Quel avenir pour le bassin Louise?

François Bourque, Le Soleil, publié le 16 janvier 2017

(Québec) CHRONIQUE / À l’avant-plan, une barque amarrée à un lampadaire et d’autres plus loin, le long du quai de pierres, devant les façades de commerces illuminées qui enveloppent l’anse et invitent à s’asseoir.

Le proprio Kais Tarragi avait acheté le tableau d’un Libanais il y a quelques années, croyant y reconnaître le vieux port de Bizerte, en Tunisie.

Des clients l’ont depuis fait douter, convaincus d’y avoir reconnu plutôt un port en Grèce. À d’autres, le tableau rappellera des villages côtiers de France ou d’Italie.

En fait, le tableau décrirait un lieu imaginaire que ça ne changerait rien. Ce que j’ai aimé, c’est cette façon toute simple d’habiter le bord de l’eau par une promenade, des tables et des chaises.

Cet art, si spontané en Europe et ailleurs, continue de nous échapper.

On occupe de mieux en mieux le bord du fleuve par des parcs et des promenades, mais on compte encore sur les doigts d’une petite main les lieux où manger et prendre un verre au bord de l’eau.

Je me suis toujours demandé pourquoi. Le climat difficile de Québec n’empêche pas des restaurateurs d’ouvrir des terrasses ailleurs en ville.

Ce tableau au mur du bistro m’avait fait penser au bassin Louise. Je l’imaginais un soir d’été avec des terrasses sur l’eau, les voiliers et les aurores boréales sur la Bungee.

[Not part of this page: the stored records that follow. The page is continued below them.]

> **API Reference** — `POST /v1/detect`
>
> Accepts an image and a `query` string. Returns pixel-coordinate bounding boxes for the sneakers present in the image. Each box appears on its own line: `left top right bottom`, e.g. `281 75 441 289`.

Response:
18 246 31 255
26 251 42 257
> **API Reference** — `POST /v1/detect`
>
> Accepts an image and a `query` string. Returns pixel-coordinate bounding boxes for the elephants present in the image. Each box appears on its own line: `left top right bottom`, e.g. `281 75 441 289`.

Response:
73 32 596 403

Cette image m’est revenue en voyant l’invitation de la Société des gens de baignade à réfléchir à l’avenir du bassin Louise. La Société veut animer le débat (et déranger un peu) par un film documentaire à paraître l’automne prochain pendant la campagne électorale municipale.

On connaît bien l’agenda des Gens de baignade. Ils militent depuis 15 ans pour une plage au bassin Louise.

Ils s’opposent au projet du Port de Québec dévoilé en juin 2015 qui prévoit une plage de sable… sur le quai, mais sans accès à l’eau.

Ces citoyens disent craindre par ailleurs l’embourgeoisement du bassin Louise si on y construit des condos selon le plan annoncé.

Dans les faits, le Port ne prévoit pas que des condos mais aussi un musée, un hôtel, des bureaux et des espaces de congrès, un nouveau terminal de croisières, etc.

J’avais à l’époque trouvé le projet du Port «prometteur». On allait habiter le pourtour du bassin Louise par des usages diversifiés et conserver le plus essentiel : des espaces publics.

Je pense encore qu’il serait intéressant de construire et de mieux «habiter» le bassin Louise.

Cela doit-il se faire par des immeubles ambitieux et en essayant de jouer dans la cour des grands ports du monde, comme le propose le Port de Québec? (Voir la vidéo à goo.gl/BZbkGu)

Ou serait-il préférable des immeubles plus modestes et linéaires, dans l’esprit du tableau au mur du bistro? Il y a ici beaucoup d’espace pour débattre.

Parlant de documentaire, je viens de revoir le touchant Le grand rêve du Petit Champlain, paru au printemps 2016 (site de Radio-Canada, goo.gl/U0cwVT).

Le film raconte la revitalisation du quartier (1976-1985) par deux promoteurs visionnaires, le «cow-boy» Gerry Paris et le «capitaine» architecte Jacques Deblois.

Bien avant l’heure et la lettre, il s’agissait d’un vrai écoquartier basé sur le recyclage des immeubles et matériaux, les produits locaux (artisanat), les espaces publics, etc.

Cette vision s’était heurtée à l’époque à celle des gouvernements qui privilégiaient le modèle de la place Royale : des reconstructions coûteuses et solennelles imitées des techniques du Régime français.

Le recul de l’histoire a donné raison à l’approche des citoyens dont la rue est aujourd’hui une des grandes fiertés patrimoniale et touristique de Québec.

Cela rappelle que faire plus n’est pas toujours synonyme de faire mieux.